- Questions to answer -
A – Answer these questions using the passage on brain breaks that comes before the data:
(i) According to the passage, what does increased blood flow bring to brain cells?
(ii) In the Enrolling Questions activity, what do students do to give a no answer?
(iii) In the Timed Talk activity, what should students do at the second bell?
B – Carry on the passage on brain breaks, which comes before the data, from its final sentence in the same voice and format.

You can tell you’ve lost them. It’s the far-away look, the doodling pencil, the hand that never raises, or the head on the desk. The signals are clear. They’re begging for a break.
You’d be wise to listen. Breaks, especially those with physical movement, boost brain function. The change of pace increases blood flow, which in turn brings more oxygen to brain cells. And while brains may seem to idle during downtime, they are actually filing information into stored memory. This clears the brain for new learning. These brain breaks, I found, not only increase the academic performance of my students. They also decrease disruptive behavior.
So what are some simple ways to call back wandering minds? You’ll find lots of ideas for brain breaks on the internet, but here are a few of my favorites:
- For college students:
- Enrolling Questions—Ask a series of questions in which students stand for a yes answer and sit for a no. You can ask relational, non-content questions: Have you decided on a major? Do you and your parents and siblings agree on politics? Or you can ask content-based questions: Did you agree with the basic premise of last evening’s assigned reading?
- Class Continuums—Say, for example: After reading the chapter comparing functionalism and conflict theory, what do you think? If you identify closely with functionalism, move to the left side of the room. If you identify closely with conflict theory, move to the right side of the room. Or if you are somewhere between, move to the place in the room that shows your thinking.
- For high school students:
- Timed Talk: Invite students to silently cluster in sections of the room with two or three friends. Signal with a bell for free talk time to begin. At the second bell, students should return immediately to their seats.

- Records shown -

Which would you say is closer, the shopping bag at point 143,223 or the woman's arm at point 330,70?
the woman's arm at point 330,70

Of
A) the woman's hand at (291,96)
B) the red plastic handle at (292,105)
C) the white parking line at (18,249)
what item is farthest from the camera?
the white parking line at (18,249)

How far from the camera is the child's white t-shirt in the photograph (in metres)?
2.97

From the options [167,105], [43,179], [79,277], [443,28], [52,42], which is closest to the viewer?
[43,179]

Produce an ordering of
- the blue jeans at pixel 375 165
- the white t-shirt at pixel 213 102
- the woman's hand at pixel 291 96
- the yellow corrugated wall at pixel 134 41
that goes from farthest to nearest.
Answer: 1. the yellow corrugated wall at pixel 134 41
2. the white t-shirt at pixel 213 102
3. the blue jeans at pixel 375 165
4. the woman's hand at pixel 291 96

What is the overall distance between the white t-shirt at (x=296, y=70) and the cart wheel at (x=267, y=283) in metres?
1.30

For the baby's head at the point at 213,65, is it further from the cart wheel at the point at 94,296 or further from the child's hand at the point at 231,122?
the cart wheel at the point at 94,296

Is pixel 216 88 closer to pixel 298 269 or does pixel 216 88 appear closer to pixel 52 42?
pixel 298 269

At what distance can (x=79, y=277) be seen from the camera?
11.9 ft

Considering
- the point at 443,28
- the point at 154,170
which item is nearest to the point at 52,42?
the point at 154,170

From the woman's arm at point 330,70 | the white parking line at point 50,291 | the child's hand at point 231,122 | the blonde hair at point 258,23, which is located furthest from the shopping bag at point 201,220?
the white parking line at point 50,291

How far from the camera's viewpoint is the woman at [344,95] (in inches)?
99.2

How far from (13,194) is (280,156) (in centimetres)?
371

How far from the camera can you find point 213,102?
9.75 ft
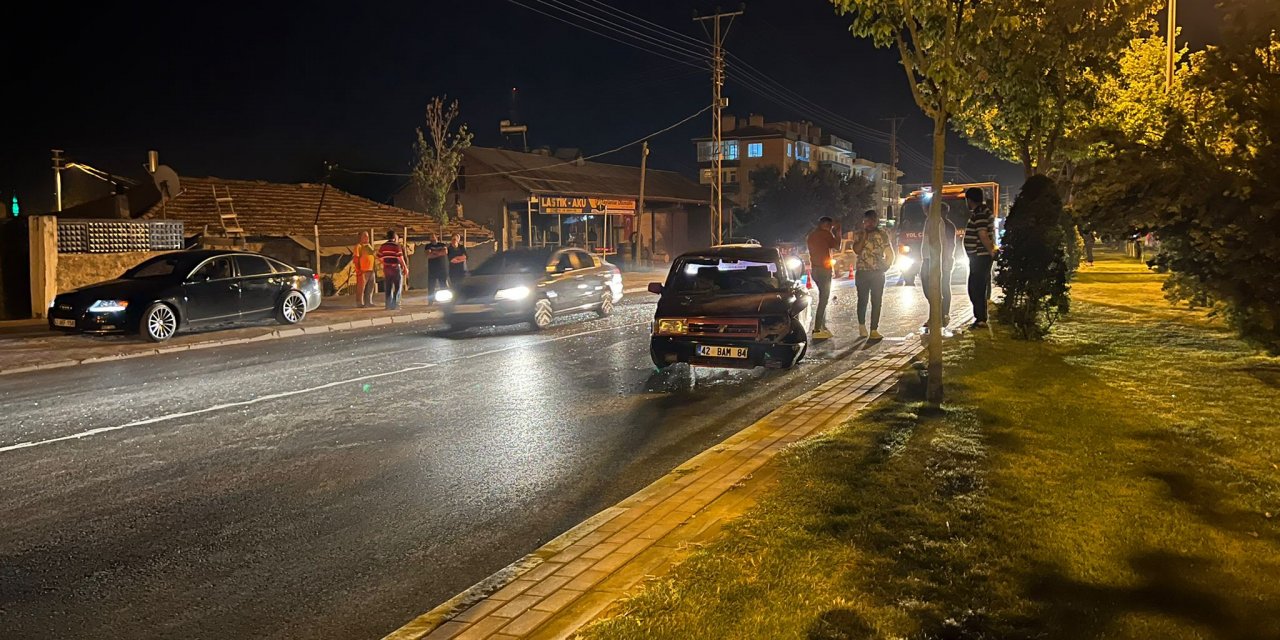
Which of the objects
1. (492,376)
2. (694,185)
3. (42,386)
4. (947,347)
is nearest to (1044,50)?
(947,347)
---
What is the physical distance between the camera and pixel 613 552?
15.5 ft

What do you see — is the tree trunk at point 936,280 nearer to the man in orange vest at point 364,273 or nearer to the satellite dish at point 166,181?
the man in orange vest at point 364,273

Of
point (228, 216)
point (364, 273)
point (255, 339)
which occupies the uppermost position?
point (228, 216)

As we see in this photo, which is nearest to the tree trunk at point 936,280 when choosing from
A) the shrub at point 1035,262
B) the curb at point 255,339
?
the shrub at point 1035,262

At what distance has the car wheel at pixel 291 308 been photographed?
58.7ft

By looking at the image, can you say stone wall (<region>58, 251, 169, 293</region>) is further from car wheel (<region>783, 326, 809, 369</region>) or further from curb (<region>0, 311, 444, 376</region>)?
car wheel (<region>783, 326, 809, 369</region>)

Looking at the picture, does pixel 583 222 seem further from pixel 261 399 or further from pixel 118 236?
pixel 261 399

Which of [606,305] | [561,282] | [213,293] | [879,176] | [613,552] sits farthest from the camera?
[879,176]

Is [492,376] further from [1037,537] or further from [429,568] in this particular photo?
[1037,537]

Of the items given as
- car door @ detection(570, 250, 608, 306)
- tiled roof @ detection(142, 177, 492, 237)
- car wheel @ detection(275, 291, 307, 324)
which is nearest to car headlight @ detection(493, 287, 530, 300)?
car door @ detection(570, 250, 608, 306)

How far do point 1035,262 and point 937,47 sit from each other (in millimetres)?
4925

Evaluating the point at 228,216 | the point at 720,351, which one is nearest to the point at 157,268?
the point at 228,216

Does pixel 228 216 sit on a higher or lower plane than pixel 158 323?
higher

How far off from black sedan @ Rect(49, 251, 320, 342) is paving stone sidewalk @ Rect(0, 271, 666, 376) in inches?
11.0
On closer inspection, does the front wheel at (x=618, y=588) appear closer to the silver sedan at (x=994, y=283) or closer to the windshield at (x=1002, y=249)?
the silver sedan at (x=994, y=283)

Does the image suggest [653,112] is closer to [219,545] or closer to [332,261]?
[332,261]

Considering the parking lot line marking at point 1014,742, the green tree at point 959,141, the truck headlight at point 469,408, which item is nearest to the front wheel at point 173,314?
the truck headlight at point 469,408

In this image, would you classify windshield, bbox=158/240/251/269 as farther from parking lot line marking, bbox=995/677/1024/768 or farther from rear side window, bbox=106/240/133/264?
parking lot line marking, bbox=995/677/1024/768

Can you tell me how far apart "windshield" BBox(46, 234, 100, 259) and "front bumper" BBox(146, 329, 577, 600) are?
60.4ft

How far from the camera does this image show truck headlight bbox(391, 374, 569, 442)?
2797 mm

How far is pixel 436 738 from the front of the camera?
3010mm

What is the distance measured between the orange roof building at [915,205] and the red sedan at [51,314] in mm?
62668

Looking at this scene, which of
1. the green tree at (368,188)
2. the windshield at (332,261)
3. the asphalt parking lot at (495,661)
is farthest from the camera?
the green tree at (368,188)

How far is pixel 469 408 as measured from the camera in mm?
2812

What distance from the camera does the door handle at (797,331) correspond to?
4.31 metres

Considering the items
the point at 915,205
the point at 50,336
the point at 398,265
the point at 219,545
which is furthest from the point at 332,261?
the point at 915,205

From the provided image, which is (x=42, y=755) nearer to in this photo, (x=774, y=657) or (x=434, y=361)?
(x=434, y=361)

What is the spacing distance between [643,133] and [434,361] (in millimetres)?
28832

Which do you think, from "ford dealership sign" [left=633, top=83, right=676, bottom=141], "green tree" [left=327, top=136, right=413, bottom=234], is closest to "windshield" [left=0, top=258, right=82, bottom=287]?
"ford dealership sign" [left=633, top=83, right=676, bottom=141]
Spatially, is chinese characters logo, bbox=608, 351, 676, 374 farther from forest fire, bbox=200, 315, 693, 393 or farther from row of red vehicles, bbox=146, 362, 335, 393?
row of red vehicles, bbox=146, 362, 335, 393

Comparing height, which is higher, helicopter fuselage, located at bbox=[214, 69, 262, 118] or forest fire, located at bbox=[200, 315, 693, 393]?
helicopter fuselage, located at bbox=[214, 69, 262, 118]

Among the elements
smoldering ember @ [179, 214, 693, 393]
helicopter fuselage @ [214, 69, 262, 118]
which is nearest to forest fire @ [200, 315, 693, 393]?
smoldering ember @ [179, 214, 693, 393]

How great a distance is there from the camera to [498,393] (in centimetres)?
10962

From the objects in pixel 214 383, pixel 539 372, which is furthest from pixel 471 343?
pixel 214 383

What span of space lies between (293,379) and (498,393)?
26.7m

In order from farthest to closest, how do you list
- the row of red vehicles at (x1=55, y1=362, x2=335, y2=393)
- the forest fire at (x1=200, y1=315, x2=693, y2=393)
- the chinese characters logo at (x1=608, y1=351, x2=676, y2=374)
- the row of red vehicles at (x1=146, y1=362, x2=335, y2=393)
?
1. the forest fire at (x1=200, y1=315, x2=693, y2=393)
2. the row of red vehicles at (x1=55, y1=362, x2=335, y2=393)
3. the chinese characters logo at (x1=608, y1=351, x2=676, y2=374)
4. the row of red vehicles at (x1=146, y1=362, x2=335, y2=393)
==
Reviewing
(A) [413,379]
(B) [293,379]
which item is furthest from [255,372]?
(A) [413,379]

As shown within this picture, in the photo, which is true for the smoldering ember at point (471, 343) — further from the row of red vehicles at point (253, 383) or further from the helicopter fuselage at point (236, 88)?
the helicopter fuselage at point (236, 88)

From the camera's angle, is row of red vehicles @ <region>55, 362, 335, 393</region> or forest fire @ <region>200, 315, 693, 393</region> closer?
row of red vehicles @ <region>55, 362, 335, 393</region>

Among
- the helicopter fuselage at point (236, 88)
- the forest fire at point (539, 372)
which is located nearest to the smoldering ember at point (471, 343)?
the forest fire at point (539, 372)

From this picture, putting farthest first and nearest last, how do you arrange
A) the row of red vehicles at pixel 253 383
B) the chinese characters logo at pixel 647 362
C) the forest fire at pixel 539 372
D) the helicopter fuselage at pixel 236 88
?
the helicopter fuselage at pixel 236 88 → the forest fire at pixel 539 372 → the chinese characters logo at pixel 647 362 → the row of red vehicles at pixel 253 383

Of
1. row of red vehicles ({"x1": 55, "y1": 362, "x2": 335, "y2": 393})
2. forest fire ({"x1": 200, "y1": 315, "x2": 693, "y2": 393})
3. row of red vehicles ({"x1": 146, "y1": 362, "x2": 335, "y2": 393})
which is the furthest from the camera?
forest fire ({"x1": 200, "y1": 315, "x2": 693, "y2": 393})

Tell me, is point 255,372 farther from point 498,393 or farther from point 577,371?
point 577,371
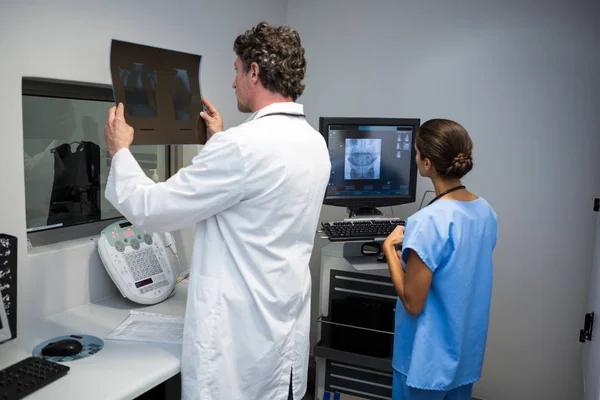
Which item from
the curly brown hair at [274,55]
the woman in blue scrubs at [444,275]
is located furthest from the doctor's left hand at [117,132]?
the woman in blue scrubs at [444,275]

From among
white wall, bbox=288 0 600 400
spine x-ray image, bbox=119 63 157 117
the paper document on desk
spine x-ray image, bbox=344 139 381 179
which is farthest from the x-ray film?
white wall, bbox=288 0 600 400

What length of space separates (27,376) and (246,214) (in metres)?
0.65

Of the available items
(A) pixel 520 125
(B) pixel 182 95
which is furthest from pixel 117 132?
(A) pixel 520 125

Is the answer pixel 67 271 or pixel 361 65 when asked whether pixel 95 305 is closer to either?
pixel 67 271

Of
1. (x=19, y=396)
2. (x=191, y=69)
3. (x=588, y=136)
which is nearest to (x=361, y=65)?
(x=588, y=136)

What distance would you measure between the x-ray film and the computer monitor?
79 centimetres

- Activity answers -
A –
(i) More oxygen.
(ii) They sit.
(iii) They return immediately to their seats.

B –
- Music: Play loud dynamic music or soft soothing music while students stretch and relax.
- For lower-grade students
- Silent Ball: With students standing, toss a beach ball over their heads. The goal is for students to keep the ball aloft as long as possible—and all without talking. For increased challenge gradually toss in another ball or two.
- Exercise Countdown: Ask students to stand silently by their desks and call out the exercise: 5 jumping jacks, 4 toe touches, 3 knee bends, 2 leg lifts, 1 sit up.
- For active reviews:
- Roving Review—Tape a numbered review question on each desk. Give students a paper numbered to 30. Students move from desk to desk to answer the different questions.
- Racing Review—Have students jog in place by their desks. Ring a bell to stop students. Read a review question to student and have them sit to write their answer answers. Repeat.
Fatigue seems to fade when students move, laugh, and mingle with their friends. After all, they’re now high on dopamine, the happiness hormone, ready once again to learn.